Graphene oxide derived graphene quantum dots with different photoluminescence properties and peroxidase-like catalytic activity

Abstract

Graphene quantum dots (GQDs), as a new kind of carbon nanomaterial, have been widely prepared with graphene oxide (GO) as precursor via various methods. However, little work has been done to detail the structural relationship between GQDs and pristine GO. Herein, we synthesized GQDs through acidic oxidation of GO and separated blue-photoluminescent GQDs (b-GQDs) and green-photoluminescent GQDs (g-GQDs) by a simple dialysis technique. Although the transmission electron microscopy (TEM) and atomic force microscopy (AFM) images reveal their similar morphology, the results of X-ray photoelectron spectroscopy (XPS), Fourier-transform infrared (FTIR) spectroscopy, Raman spectroscopy and zeta potential measurements reveal their distinct structures with different origins from the GO. The b-GQDs may originate from the intact sp² cluster of GO, while the g-GQDs are derived from the relaxed carbon backbone with numerous oxygen-containing functional groups.

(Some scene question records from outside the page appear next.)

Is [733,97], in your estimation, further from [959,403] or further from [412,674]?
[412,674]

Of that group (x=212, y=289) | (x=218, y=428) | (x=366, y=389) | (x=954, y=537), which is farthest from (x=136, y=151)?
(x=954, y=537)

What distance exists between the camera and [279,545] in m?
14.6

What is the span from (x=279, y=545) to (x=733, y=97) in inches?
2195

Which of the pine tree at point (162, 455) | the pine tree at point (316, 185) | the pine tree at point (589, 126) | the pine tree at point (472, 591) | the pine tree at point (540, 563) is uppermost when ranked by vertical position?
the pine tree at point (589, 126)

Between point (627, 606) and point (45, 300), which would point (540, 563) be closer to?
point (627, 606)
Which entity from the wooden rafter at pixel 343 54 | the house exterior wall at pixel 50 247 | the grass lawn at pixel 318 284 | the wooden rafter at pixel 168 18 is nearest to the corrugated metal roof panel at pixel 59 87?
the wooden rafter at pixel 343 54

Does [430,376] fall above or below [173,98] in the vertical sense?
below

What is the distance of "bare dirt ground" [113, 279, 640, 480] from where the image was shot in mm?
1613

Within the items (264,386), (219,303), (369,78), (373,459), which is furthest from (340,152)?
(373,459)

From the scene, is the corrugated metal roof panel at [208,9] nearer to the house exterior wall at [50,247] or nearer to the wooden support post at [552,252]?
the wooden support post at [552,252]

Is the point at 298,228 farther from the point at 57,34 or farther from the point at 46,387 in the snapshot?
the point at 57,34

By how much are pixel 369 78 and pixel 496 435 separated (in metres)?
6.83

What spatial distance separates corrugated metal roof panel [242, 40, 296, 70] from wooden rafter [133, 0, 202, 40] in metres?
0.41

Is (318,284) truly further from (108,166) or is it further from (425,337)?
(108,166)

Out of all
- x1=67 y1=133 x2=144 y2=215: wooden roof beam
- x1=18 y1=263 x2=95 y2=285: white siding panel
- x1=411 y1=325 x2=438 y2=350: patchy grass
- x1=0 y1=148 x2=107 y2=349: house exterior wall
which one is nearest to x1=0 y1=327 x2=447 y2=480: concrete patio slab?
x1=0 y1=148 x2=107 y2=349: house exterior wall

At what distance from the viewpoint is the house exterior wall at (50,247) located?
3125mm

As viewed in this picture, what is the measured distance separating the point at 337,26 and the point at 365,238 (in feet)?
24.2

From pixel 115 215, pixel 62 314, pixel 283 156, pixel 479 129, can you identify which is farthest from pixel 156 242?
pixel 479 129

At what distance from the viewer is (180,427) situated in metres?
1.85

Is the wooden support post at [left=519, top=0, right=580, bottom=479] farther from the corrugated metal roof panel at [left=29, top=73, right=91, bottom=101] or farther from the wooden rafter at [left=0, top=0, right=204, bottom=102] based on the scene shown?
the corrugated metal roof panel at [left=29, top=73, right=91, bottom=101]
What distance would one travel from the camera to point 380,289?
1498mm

Besides photoluminescence (PL) properties, the peroxidase-like catalytic activity of the two GQDs was also compared. Interestingly, the g-GQDs exhibit higher peroxidase-like catalytic activity and can be used to detect H₂O₂ with a detection limit of 87 nM, which is lower than most other reported methods. We believe this work provides important insights into the structure, PL properties and potential applications of GO-derived GQDs.